Que devait-il faire pour prouver son innocence? Pourquoi le médecin lui a remis un certificat médical attestant qu’elle avait été maltraitée? Le médecin a-t-il constaté des traces de violence sur son corps ?
Tant de questions auxquelles le marocain lambda a déjà trouvé la réponse, mais rien n’est moins évident pour notre taximan vraisemblablement helvète. Néanmoins, il a déjà un début de réponse :
Ce n’était pas vrai.
Ah ! Donc notre chauffeur de taxi, convaincu de son innocence, a mis un certain temps et beaucoup de questions pour se rendre compte qu’effectivement, il est innocent. C’est déjà un bon début.
Enfin, le chauffeur de taxi, qui a noté le nom du médecin et le dispensaire où il exerce, a trouvé la solution convenable pour prouver son innocence.
Petit clin d’oeil, au Maroc c’est le suspect qui doit prouver son innocence.
Comment ?
Notre auteur pose la question et fait monter le suspens.

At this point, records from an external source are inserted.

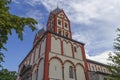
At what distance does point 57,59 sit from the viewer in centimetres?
2695

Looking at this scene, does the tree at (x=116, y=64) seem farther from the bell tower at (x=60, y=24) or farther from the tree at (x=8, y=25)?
the bell tower at (x=60, y=24)

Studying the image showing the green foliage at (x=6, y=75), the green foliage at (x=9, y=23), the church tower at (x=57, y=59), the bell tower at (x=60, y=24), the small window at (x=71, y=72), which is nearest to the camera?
the green foliage at (x=9, y=23)

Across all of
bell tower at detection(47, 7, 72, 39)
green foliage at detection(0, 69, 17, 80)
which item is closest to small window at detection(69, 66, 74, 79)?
bell tower at detection(47, 7, 72, 39)

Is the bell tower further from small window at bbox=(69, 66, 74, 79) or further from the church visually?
small window at bbox=(69, 66, 74, 79)

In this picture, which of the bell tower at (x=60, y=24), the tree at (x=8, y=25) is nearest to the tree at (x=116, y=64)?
the tree at (x=8, y=25)

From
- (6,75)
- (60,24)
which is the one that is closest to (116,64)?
(6,75)

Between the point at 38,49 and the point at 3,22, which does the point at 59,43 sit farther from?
the point at 3,22

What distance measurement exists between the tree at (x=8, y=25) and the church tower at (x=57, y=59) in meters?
15.8

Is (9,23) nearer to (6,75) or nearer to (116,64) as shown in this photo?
(6,75)

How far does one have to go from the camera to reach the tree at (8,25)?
732 centimetres

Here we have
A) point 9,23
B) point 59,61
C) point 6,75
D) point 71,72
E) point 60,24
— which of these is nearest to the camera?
point 9,23

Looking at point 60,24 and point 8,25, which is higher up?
→ point 60,24

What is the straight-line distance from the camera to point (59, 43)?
29297mm

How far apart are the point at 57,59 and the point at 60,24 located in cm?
1125
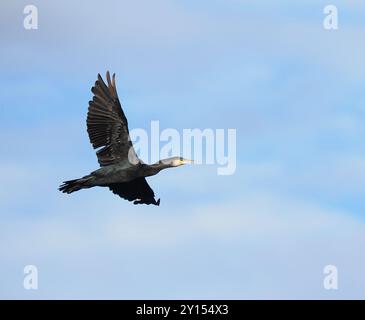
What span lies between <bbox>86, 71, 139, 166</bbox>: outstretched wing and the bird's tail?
0.74m

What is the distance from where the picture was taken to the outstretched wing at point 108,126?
37.2m

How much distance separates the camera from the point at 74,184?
36.9 meters

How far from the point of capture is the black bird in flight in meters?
37.0

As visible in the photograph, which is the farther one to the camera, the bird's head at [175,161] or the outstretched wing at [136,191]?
the outstretched wing at [136,191]

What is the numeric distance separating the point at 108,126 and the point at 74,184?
201cm

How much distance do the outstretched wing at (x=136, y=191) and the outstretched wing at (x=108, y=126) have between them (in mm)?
1632

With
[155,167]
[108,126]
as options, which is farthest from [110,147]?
[155,167]

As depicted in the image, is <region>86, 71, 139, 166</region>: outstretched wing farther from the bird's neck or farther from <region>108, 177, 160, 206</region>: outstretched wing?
<region>108, 177, 160, 206</region>: outstretched wing

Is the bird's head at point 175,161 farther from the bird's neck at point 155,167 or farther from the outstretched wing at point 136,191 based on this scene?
the outstretched wing at point 136,191

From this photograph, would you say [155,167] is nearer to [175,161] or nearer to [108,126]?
[175,161]

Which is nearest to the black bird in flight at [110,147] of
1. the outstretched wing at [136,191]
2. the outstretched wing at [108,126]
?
the outstretched wing at [108,126]
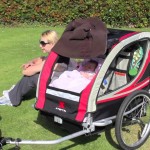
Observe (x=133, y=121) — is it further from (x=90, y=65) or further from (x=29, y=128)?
(x=29, y=128)

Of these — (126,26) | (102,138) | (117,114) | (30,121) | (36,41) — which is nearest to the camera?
(117,114)

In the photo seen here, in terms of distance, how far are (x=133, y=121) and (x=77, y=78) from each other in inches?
34.7

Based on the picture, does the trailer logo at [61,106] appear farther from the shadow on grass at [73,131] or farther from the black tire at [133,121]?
Result: the black tire at [133,121]

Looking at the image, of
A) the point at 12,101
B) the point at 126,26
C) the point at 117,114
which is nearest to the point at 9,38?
the point at 126,26

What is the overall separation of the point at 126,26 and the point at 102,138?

On imagine bien le lecteur priant Dieu pour que cette chronique ne s’arrête pas ici, sait-on jamais, un To be continued peut surgir de nulle part nous laissant ainsi sur notre faim.
Le lendemain matin, il a recouru au dispensaire Al Massira, situé au quartier Sidi Moumen. Il a cherché le médecin puisqu’il était l’auteur du certificat médical remis à la plaignante.
Avez-vous remarqué l’usage répété de la conjonction puisque ? On se croirait en plein démonstration du théorème de Fermat-Wiles.
A partir d’ici les commentaires (en gras) seront inclus dans le texte.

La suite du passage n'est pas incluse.